● **Problem**
Pull out each line of the entries below that contains the string "section", treating uppercase and lowercase letters as different.

● **Dataset records**
#####

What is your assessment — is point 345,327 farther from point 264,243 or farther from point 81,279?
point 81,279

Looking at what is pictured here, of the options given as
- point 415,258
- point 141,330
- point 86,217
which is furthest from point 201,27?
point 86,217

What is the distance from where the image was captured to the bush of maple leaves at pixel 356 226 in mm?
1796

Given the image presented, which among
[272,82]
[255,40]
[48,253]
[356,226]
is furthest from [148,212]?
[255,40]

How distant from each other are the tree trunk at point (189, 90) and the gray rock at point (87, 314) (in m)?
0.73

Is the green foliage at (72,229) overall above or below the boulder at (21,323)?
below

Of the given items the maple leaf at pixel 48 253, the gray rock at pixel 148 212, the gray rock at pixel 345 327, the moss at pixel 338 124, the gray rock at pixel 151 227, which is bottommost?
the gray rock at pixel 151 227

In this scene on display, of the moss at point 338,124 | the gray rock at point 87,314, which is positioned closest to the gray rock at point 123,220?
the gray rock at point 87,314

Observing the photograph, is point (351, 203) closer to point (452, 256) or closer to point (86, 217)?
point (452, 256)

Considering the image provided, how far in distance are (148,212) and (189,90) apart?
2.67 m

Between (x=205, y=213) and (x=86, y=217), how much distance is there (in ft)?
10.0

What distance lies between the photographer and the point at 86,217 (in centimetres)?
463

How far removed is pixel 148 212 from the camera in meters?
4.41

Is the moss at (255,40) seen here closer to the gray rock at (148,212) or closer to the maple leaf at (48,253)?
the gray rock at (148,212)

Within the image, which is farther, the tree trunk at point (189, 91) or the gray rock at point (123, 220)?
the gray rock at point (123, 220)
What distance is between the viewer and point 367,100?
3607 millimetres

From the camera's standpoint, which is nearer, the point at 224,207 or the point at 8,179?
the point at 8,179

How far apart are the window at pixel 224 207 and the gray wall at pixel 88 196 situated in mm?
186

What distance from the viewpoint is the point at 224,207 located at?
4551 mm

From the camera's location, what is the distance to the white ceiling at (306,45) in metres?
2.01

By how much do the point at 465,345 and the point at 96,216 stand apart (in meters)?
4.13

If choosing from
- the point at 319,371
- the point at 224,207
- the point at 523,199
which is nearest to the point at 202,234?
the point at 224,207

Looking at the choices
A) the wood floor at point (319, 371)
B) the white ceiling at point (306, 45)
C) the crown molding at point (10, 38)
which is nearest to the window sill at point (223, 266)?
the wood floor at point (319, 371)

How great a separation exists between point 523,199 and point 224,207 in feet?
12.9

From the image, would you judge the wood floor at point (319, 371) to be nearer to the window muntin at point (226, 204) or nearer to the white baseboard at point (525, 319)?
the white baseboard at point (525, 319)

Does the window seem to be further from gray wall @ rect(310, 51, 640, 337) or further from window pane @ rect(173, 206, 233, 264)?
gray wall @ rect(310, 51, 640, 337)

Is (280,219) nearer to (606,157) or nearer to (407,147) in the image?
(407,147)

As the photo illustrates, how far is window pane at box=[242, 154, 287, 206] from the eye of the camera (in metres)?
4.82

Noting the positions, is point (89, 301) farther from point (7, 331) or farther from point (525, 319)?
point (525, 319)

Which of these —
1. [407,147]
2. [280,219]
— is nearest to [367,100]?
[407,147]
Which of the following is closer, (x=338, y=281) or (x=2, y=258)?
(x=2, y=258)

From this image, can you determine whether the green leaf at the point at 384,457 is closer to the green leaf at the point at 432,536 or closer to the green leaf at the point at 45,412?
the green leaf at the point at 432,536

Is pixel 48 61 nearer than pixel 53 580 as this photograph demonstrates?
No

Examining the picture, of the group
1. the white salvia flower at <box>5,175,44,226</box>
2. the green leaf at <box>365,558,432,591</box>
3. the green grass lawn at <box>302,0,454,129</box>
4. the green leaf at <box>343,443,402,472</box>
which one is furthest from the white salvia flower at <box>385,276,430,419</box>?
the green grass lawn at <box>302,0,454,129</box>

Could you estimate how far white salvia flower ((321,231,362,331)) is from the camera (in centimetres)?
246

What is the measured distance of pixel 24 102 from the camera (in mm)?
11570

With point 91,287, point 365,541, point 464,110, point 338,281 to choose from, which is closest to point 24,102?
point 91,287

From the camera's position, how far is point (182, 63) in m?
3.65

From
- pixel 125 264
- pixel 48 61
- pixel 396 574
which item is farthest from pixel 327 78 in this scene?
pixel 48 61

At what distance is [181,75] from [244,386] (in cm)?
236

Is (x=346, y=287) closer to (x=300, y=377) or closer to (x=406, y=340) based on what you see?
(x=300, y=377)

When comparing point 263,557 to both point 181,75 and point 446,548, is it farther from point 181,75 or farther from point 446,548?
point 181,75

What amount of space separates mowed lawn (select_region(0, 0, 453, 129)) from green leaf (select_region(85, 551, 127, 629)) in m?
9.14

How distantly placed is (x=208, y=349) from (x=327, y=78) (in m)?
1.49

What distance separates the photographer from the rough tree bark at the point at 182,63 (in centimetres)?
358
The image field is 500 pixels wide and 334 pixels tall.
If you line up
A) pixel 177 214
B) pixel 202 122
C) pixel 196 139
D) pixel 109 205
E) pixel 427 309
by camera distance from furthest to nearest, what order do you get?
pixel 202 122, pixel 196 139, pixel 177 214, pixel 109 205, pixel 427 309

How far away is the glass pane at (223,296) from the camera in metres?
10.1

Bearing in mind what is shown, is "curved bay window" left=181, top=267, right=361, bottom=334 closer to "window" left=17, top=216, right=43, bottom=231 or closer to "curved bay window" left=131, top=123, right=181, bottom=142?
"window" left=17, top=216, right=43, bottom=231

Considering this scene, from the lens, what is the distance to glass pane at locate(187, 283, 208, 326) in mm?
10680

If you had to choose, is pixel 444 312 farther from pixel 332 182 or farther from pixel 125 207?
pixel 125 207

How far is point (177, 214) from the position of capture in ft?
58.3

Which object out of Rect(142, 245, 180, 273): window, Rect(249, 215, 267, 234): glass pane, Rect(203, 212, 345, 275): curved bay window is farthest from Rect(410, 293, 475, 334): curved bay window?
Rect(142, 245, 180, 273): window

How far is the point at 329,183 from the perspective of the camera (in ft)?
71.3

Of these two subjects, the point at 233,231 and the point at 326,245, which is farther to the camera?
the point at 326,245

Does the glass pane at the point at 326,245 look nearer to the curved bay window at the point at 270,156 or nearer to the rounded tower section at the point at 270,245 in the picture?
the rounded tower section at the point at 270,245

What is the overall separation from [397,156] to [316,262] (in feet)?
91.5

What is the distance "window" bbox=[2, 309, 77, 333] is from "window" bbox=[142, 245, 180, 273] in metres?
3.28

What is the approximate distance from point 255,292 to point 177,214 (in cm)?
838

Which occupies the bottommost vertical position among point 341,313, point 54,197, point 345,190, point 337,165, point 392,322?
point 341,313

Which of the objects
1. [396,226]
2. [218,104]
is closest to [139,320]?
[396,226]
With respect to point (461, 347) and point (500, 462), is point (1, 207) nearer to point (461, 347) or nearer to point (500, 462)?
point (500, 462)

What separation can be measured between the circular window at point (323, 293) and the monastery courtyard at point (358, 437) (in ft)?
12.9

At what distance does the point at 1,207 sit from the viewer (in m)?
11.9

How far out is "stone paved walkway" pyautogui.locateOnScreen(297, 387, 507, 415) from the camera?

#####

● **Answer**
Does the glass pane at the point at 326,245 look nearer to the curved bay window at the point at 270,156 or nearer to the rounded tower section at the point at 270,245 in the picture?
the rounded tower section at the point at 270,245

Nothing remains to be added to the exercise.